Plateforme de Gouvernement Numérique de la République de Corée: un modèle pour la France?
16/01/2023
Dans quelques jours, le Président de la République de Corée, Yoon Suk Yeol, présentera à la conférence Davos 2023 la Plateforme de Gouvernement Numérique de son pays, DPG en anglais: Digital Platform Government.
La coïncidence des dates est intéressante:
- Le 19 janvier 2023, le Président de la République de Corée présente une vision à long terme de changements très ambitieux pour l’ensemble du gouvernement de son pays.
- Le 19 janvier 2023, beaucoup de Français vont manifester, un petit nombre va mettre le pays à l’arrêt, pour protester contre une réformette qui est tout sauf ambitieuse.
Cette situation aura au moins un avantage: vous serez nombreux, bloqués chez vous, à pouvoir suivre la conférence du Président Yoon Suk Yeol, entre 11h30 et 12h.
De nombreuses sessions sont consacrées au numérique pendant ce forum de Davos, qui se déroule du lundi 16 au vendredi 20 janvier 2023. Beaucoup de sessions sont accessibles gratuitement en visioconférence.
DPG, Digital Platform Government de Corée du Sud
Je vous encourage à lire ce document dans son intégralité.
J’en ai extrait les points qui m’ont paru les plus importants.

DONNÉES FOURNIES ▸
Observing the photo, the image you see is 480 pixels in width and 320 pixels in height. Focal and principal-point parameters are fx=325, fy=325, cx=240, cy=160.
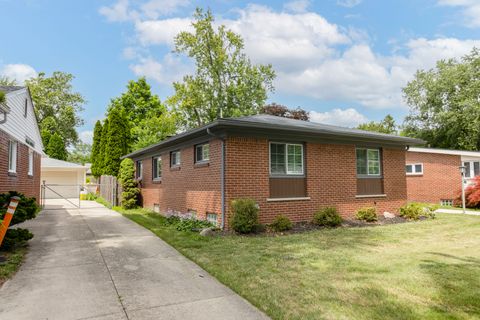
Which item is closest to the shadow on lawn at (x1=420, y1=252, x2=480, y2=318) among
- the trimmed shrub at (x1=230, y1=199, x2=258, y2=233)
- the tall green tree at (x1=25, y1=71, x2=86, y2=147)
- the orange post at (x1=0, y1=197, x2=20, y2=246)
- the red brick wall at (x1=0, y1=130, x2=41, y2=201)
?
the trimmed shrub at (x1=230, y1=199, x2=258, y2=233)

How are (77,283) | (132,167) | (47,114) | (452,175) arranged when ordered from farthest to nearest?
(47,114) < (452,175) < (132,167) < (77,283)

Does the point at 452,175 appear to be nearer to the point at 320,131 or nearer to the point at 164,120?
the point at 320,131

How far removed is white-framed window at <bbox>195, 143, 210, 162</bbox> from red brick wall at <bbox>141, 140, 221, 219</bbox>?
0.21 meters

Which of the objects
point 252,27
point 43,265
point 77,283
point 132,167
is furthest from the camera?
point 252,27

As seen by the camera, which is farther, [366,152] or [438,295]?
[366,152]

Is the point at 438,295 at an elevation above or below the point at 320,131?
below

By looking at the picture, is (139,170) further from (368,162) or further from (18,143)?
(368,162)

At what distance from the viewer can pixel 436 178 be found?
19594 mm

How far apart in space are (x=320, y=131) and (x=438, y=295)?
21.6 feet

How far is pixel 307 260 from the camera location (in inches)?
240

CONSIGNE 1 ▸
Répondez à ces questions sur le texte sur la plateforme coréenne :
(a) Qui présentera la Plateforme de Gouvernement Numérique à Davos 2023 ?
(b) Entre quelles heures peut-on suivre cette conférence ?
(c) De quel jour à quel jour se déroule le forum de Davos ?
CONSIGNE 2 ▸
Recopiez mot pour mot le passage du texte sur la plateforme coréenne compris entre « Plateforme de Gouvernement Numérique de la » et « 11h30 et 12h. », ces deux extraits inclus.
Appuyez-vous seulement sur le texte sur la plateforme coréenne.

SOLUTION 1 ▸
(a) Yoon Suk Yeol, Président de la République de Corée.
(b) Entre 11h30 et 12h.
(c) Du lundi 16 au vendredi 20 janvier 2023.

SOLUTION 2 ▸
Plateforme de Gouvernement Numérique de la République de Corée: un modèle pour la France?
16/01/2023
Dans quelques jours, le Président de la République de Corée, Yoon Suk Yeol, présentera à la conférence Davos 2023 la Plateforme de Gouvernement Numérique de son pays, DPG en anglais: Digital Platform Government.
La coïncidence des dates est intéressante:
- Le 19 janvier 2023, le Président de la République de Corée présente une vision à long terme de changements très ambitieux pour l’ensemble du gouvernement de son pays.
- Le 19 janvier 2023, beaucoup de Français vont manifester, un petit nombre va mettre le pays à l’arrêt, pour protester contre une réformette qui est tout sauf ambitieuse.
Cette situation aura au moins un avantage: vous serez nombreux, bloqués chez vous, à pouvoir suivre la conférence du Président Yoon Suk Yeol, entre 11h30 et 12h.